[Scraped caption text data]
* * * * * * *
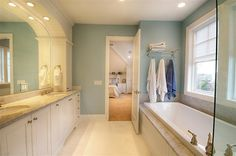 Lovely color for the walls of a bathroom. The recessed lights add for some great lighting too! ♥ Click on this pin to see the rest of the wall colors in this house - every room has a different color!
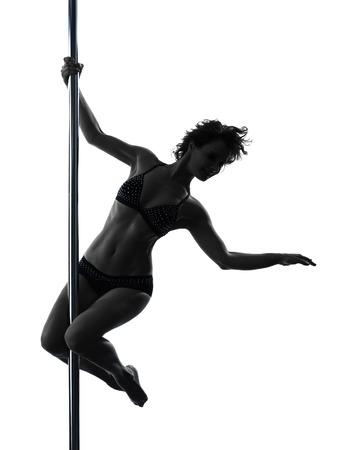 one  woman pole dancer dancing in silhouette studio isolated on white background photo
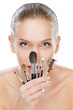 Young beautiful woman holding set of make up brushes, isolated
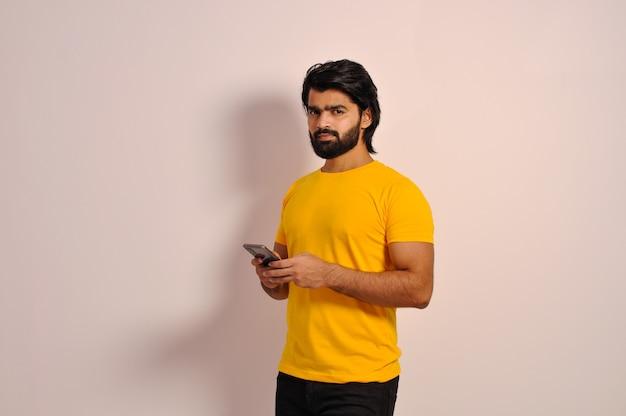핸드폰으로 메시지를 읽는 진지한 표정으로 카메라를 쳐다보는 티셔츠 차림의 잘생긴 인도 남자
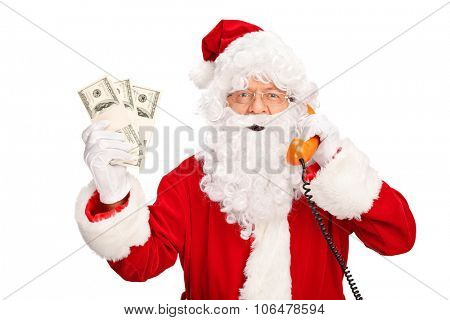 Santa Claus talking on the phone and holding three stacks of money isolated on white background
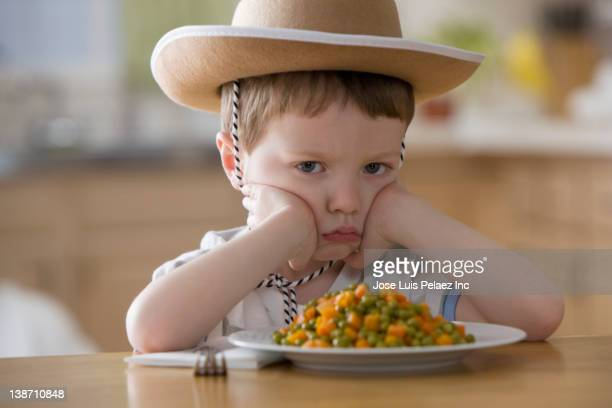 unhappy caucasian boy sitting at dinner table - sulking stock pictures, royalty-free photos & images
* * * * * * *
### THE PROBLEM:
Quote the records in their entirety, keeping the wording exact and excluding pictures.

### RESPONSE:
 Lovely color for the walls of a bathroom. The recessed lights add for some great lighting too! ♥ Click on this pin to see the rest of the wall colors in this house - every room has a different color!
 one  woman pole dancer dancing in silhouette studio isolated on white background photo
 Young beautiful woman holding set of make up brushes, isolated
핸드폰으로 메시지를 읽는 진지한 표정으로 카메라를 쳐다보는 티셔츠 차림의 잘생긴 인도 남자
 Santa Claus talking on the phone and holding three stacks of money isolated on white background
 unhappy caucasian boy sitting at dinner table - sulking stock pictures, royalty-free photos & images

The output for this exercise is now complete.